Sufficient number of checks are implemented in order for the POST request to become fool-proof
Packages used to input data are RHandsontable() for input tables, shinyBS() for notifications and modals, and other simple bootstrap inputs that come with Shiny
3. USING THE APPLICATION TO MANAGE INFORMATION
Once the form is complete, I click save and a POST request goes to a database currently hosted on AWS wherin suitable tables are made to segregate data to be used in the future in this application.

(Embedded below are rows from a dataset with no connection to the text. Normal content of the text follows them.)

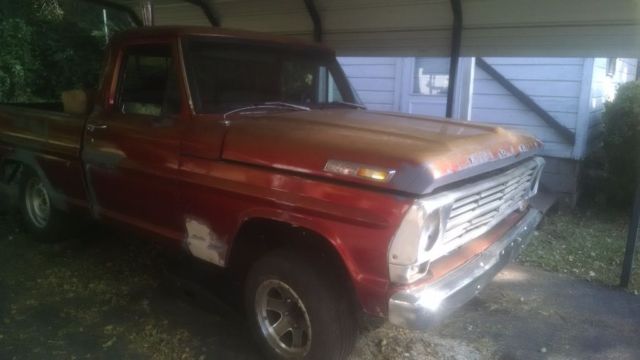 1968 Ford F-100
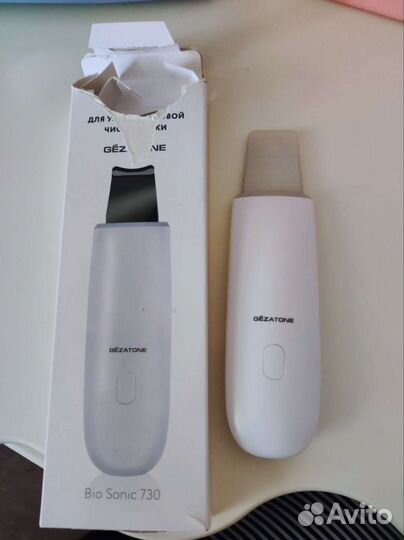 Ультразвуковой аппарат для чистки лица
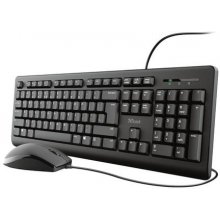 Клавиатура Trust PRIMOKEYBOARD AND MOUSE SET...
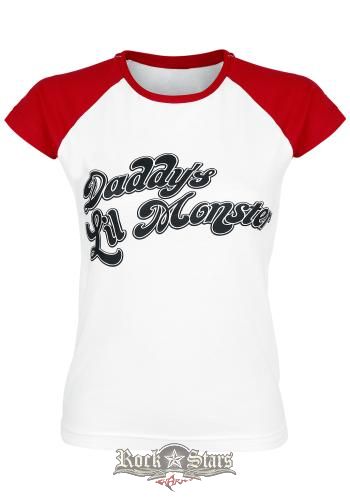SUICIDE SQUAD - Harley Quinn - Daddy's Little Monster .  női póló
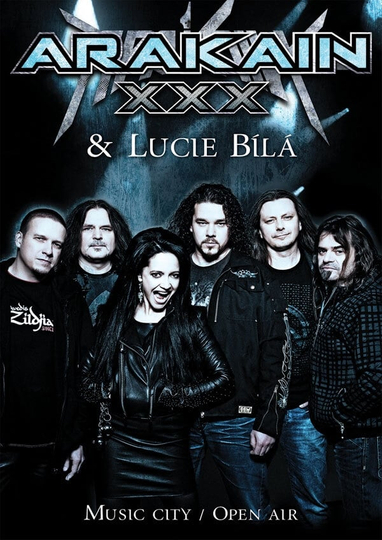 Arakain XXX  Lucie Bílá Poster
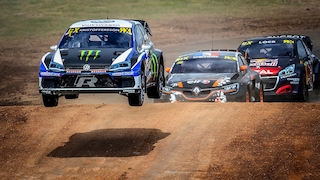 Rallycross WM: Müller-Debüt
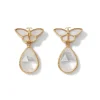 The Met Store Earrings*Meiji Butterfly Drop Earrings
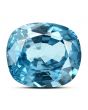 Blue Zircon 5.19 Carat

Once submitted, you're redirected to the second tab of this application which is used to change payment statuses, earlier added by Sales Teams, so that finance and revenue teams can take action on them
The following UI is powered by HTML based tickers on the top, DT::datatable() package with custom JS to facilitate usage of buttons within the table, along with more modules to show status on payments against transaction
This can be used to ascertain what payments are due for action in a given timeframe, email notifications are sent to relevant teams to remind of what all is to be done
A user can change statuses from here and update databases instantly. A secondary authentication is called for saving new changes using Modals, and revenues are managed without accessing any Excel or GoogleSheets.
Users with additional accesses can also edit existing data triggering UPDATE queries to the same databases, and saving old images of the current information.
5. CREATING INVOICES WITH R
The user can create invoices by using a small javascript code, renders an HTML based invoice > Initiates 'Print' Command > And gives 'Save as PDF' option
And that pretty much sums it up how I created a product to save for Product Teams bandwidth and replacing developers for one of the internal products of my Company.
CONCLUSION
We can harness the power of R's computational, and Shiny's ease of developement along with ongoing developments such as shareable downloadable applications to act as reproducible research and fulfil for ad-hoc product requirements across institutions and companies.